The present hall, to which the café forms a sort of vestibule, is on a level with the cellars in front, and runs out at the rear of the house, occupying a plot of ground which was formerly the garden of Sir Kenelm Digby. At a later period it contained a cottage in which the Kemble family occasionally resided, when in the full tide of their popularity. According to tradition, it was in this cottage that their talented daughter, Miss Fanny Kemble, was born. The hall is about 33 feet high, and as many wide; it is about 72 feet long from end to end; and with the old room, through which it is approached, the entire length is 113 feet. The carved ceiling, richly painted in panels, is supported on either side by a row of substantial columns with ornamental capitals, from which spring bold and massive arches; these columns help also to support the gallery, which extends along the two sides and one end of the hall, and in which are the private screened boxes alluded to above. The hall is well lighted by sun-light burners; it is also well ventilated, well conducted, well served, and therefore well patronised.
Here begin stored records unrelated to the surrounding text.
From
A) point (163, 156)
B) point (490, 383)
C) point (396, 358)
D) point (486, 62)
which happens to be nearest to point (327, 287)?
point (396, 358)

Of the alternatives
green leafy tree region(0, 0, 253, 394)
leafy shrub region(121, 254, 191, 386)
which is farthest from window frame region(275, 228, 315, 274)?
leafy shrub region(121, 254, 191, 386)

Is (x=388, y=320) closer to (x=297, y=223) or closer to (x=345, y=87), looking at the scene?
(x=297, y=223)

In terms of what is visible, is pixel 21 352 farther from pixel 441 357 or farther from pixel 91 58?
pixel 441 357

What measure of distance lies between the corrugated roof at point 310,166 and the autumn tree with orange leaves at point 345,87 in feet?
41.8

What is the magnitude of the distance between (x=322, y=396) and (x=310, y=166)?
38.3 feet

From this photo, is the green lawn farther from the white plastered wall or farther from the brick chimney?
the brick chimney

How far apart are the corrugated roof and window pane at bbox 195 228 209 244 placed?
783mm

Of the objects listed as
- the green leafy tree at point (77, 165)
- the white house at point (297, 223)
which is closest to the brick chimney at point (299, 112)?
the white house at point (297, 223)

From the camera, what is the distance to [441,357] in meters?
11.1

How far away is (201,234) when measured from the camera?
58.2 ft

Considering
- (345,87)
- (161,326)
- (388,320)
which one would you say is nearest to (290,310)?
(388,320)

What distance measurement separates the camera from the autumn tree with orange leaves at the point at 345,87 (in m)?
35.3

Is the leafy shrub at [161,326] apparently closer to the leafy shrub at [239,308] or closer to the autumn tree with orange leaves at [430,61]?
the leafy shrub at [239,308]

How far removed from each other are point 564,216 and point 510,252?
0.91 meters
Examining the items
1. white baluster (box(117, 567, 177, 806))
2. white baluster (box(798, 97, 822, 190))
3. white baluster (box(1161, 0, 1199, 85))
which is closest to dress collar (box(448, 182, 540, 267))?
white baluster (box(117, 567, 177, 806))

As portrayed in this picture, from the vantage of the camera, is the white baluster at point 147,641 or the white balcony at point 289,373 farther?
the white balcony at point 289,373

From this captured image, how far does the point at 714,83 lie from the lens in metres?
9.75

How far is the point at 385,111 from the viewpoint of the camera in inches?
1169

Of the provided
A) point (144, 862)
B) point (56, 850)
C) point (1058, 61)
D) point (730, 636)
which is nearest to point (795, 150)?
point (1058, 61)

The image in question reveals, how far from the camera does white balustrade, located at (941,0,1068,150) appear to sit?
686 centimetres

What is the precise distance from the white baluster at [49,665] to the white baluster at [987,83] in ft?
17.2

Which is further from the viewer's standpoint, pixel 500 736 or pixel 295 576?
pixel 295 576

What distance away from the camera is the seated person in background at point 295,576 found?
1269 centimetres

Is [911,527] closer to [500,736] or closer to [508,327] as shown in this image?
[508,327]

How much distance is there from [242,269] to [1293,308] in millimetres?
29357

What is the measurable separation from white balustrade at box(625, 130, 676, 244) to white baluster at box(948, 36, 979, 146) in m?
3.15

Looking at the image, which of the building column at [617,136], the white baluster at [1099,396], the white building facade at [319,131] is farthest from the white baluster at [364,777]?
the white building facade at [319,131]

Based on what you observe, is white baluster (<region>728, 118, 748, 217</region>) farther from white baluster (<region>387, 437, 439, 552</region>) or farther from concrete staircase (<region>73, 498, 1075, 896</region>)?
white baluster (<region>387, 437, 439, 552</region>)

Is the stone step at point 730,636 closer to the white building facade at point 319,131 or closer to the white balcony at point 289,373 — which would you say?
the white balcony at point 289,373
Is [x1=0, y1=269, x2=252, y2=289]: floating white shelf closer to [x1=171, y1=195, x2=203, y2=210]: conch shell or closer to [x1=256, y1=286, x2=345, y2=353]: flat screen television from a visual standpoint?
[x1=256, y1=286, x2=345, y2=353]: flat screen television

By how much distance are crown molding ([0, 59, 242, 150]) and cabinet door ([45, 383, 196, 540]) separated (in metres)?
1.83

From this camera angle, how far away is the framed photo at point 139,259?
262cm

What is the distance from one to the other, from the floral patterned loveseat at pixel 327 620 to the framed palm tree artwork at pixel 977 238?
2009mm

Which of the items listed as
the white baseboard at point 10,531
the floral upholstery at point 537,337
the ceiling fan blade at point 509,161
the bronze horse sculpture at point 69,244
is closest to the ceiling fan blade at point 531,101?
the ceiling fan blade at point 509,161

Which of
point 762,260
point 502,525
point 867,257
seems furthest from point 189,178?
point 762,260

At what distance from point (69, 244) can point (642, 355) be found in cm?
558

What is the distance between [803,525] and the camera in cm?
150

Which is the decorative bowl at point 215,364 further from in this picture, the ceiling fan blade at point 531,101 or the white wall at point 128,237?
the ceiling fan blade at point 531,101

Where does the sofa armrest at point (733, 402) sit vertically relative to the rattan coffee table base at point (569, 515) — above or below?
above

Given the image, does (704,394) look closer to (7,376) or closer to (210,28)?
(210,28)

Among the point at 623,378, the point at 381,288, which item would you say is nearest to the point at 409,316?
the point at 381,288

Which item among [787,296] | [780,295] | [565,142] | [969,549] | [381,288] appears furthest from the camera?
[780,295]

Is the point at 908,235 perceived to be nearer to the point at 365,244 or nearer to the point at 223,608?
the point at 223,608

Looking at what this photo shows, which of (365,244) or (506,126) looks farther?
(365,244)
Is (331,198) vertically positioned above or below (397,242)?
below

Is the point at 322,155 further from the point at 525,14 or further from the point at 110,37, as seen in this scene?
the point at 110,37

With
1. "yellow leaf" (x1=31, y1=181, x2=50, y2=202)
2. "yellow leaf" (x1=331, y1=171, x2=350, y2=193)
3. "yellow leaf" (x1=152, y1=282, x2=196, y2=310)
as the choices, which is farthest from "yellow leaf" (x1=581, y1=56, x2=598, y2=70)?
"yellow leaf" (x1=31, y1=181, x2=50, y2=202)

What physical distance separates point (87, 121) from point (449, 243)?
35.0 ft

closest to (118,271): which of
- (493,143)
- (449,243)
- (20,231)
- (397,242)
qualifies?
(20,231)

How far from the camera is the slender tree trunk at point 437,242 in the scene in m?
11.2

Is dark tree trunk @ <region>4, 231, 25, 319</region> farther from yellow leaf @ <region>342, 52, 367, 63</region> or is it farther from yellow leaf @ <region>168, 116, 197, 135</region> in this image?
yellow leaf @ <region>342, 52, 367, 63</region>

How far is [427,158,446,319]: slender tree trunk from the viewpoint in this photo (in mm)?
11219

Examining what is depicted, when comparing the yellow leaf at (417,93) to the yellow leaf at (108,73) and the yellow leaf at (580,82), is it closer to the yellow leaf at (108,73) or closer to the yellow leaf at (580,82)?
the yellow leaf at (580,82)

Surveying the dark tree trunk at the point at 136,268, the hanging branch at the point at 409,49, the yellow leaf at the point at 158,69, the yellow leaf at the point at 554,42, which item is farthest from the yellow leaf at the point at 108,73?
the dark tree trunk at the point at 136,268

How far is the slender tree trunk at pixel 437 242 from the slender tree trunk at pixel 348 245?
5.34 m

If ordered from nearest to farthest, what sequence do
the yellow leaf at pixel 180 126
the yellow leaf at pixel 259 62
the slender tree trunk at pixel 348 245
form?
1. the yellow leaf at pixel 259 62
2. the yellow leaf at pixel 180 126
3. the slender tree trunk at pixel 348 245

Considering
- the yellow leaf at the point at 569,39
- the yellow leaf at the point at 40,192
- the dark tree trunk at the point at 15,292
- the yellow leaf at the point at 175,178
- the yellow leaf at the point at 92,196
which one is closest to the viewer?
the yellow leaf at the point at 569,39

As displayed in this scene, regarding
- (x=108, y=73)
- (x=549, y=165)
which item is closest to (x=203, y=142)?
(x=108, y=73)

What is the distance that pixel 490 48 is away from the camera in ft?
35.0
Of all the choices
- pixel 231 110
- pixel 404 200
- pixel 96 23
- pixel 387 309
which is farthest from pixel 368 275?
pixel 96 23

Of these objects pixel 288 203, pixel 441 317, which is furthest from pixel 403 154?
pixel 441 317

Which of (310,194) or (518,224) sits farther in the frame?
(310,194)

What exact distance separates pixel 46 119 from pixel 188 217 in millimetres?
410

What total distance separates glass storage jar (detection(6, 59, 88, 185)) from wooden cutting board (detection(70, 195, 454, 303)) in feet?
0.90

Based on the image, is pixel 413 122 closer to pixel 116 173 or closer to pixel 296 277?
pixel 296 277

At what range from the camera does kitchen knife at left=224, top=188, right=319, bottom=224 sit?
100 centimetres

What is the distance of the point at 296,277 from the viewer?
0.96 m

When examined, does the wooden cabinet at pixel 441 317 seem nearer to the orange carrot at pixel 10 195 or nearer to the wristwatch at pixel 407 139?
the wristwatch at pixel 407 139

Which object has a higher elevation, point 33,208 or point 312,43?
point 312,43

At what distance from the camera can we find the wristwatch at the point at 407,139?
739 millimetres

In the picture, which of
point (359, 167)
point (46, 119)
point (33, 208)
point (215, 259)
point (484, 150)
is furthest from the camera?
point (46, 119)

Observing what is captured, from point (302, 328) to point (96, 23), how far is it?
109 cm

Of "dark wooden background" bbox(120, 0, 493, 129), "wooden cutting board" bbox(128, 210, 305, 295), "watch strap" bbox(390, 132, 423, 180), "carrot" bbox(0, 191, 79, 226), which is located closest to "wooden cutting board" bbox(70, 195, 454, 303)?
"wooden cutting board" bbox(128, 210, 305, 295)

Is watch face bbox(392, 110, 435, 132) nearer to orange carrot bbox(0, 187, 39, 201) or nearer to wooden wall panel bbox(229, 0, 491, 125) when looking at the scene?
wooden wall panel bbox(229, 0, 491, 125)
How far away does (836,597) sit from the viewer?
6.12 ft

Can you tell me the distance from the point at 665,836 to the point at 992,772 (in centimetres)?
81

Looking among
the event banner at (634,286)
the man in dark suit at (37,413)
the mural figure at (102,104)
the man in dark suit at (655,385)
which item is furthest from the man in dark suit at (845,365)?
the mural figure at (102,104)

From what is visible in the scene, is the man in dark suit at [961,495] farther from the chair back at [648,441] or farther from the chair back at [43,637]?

A numerous army-corps of waiters, including a battalion of boys in buttons, flit noiselessly about, attending to the creature comforts of the visitors, who, between the hours of ten and twelve, are continually dropping in to enjoy a hot supper and listen at the same time to the charming melodies provided for their delectation.

Sir William Alexander, Earl of Stirling, the poet, resided in 1637 in a house in the north-west corner of Covent Garden; here also Thomas Killigrew, the wit, was living between the years 1637 and 1662. The site was afterwards occupied by Denzil Holles, Sir Harry Vane, Sir Kenelm Digby; Lord Crewe, Bishop of Durham; and Russell, Earl of Orford. The house was subsequently taken by Lord Archer, who married Sarah, the daughter of Mr. West, some time President of the Royal Society. Mr. West's. library and collection of prints, coins, and medals, were sold in this house, and occupied the auctioneer six weeks in the disposal of it. After the above sale in 1773, the mansion was converted into a family hotel, by a person named David Low, and is said to be the first of the kind established in London. About 1790, a Mrs. Hudson became proprietor. Her advertisements were curious; one ends thus - "Accommodation, with stabling, for one hundred noblemen and horses." After one or two more changes in the proprietorship, the hotel came into the hands of Mr. W. C. Evans, of Covent Garden Theatre, whose name has ever since been associated with it. In 1844 he retired, and Mr. John Green became proprietor and manager. This gentleman, who was well known in the musical profession as "Paddy Green," was a man of rather eccentric character; he died in December, 1874. The new music-hall was built in 1856.

Evans's Supper Rooms - From 'Old & New London' by Edward Walford 1897.